Berdasarkan data JHT yang dicarikan terhitung 2014-2015 mencapai 204.000 orang. Namun data ini dinilai kurang valid untuk menyebutkan jumlah tenagakerja yang di PHK.
"Kami meminta kawan-kawan di kabupaten/kota untuk menghitung kembali jumlah yang di PHK murni, bukan yang mengundurkan diri, dan lain-lain," ujar Hening, Jumat (16/10).
Hening mengatakan, penghitungan ulang data tersebut memerlukan waktu. Pemprov sendiri tidak bisa turun langsung karena Disnaker kabupaten/kota yang punya kewenangan untuk menghimpun data PHK.
Selain itu, kata dia, kabupaten/kota juga kesulitan melakukan penghimpunan data karena redahnya kesadaran perusahaan memberikan laporan soal jumlah tenagakerja yang di PHK. Padahal sesuai aturan, perusahaan berkewajiban menginformasikan data kondisi karyawannya. "Nampaknya belum semua sadar untuk melaporkan PHK ke disnaker setempat," katanya.
Disnakertrans Jabar, kata dia, sebenarnya mendapat tugas dari pemerintah pusat untuk menghimpun data PHK paling telat 14 Oktober kemarin.
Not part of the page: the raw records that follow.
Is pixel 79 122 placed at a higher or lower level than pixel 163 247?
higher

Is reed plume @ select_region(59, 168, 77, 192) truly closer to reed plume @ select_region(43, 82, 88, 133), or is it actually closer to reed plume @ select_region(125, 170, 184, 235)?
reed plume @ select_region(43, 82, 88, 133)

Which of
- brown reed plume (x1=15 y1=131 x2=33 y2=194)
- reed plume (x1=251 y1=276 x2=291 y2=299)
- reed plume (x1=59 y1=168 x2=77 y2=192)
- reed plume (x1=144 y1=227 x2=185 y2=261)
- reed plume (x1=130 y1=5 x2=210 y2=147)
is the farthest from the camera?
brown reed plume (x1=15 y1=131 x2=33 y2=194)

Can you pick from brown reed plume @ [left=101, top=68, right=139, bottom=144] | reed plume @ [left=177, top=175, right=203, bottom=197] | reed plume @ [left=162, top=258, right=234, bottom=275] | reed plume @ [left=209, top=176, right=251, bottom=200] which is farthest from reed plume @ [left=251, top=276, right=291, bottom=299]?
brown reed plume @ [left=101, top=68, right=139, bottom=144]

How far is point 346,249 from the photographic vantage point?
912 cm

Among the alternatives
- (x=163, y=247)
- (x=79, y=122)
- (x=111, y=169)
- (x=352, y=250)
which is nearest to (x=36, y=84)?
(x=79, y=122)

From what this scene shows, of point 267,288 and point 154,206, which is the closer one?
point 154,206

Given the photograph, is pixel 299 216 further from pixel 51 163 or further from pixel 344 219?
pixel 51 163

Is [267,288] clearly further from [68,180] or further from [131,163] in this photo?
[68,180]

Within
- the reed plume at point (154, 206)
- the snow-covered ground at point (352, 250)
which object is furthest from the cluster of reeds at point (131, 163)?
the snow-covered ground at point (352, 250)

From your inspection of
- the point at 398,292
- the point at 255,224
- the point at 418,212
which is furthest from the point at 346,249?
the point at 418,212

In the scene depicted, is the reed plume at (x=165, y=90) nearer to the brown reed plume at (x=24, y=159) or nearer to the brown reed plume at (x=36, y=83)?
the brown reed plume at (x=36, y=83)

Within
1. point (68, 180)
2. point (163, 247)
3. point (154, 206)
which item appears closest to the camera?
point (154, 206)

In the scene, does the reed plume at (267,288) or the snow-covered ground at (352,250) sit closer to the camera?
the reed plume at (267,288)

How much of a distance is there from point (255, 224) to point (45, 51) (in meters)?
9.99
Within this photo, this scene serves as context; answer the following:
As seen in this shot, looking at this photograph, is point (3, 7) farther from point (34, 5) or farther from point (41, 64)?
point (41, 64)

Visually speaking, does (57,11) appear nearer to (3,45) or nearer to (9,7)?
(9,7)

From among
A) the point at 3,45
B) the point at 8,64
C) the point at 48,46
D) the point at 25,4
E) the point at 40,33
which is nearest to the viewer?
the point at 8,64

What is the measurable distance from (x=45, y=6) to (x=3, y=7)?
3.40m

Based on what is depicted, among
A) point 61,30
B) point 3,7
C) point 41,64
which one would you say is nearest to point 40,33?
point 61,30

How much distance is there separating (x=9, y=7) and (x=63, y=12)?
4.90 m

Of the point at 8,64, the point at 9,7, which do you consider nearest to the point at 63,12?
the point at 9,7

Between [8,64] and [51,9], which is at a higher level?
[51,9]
Namun melihat kondisi saat ini, Disnakertrans Jabar belum berani mengirimkan data tersebut karena khawatir tidak akurat.
Adapun dari data terakhir yang terhimpun, jumlahnya telah mencapai 6.000 orang."Deadline-nya kemarin tapi kami sudah informasikan ke pusat tentang hal ini," katanya.
Untuk mencegah PHK, Hening mengusulkan kebijakan Sosial Safety Net atau Jaring Pengaman Sosial. Program ini punya 3 misi, yakni mendorong korban menjadi wirausaha, mendorong korban ke jabatan/posisi yang berbeda, serta mendorong korban ke desa dan menjadi motor perubahan.
Hening mengatakan, usulan ini telah disampaikan ke Komisi V DPRD Jabar dan diharapkan dapat didukung untuk dilaksanakan pada 2016 mendatang. Namun, kebijakan ini perlu dukungan lintas sektoral seperti Dinas Pertanian, Badan Pemberdayaan Masyarakat dan Pemerintah Desa (BPMPD).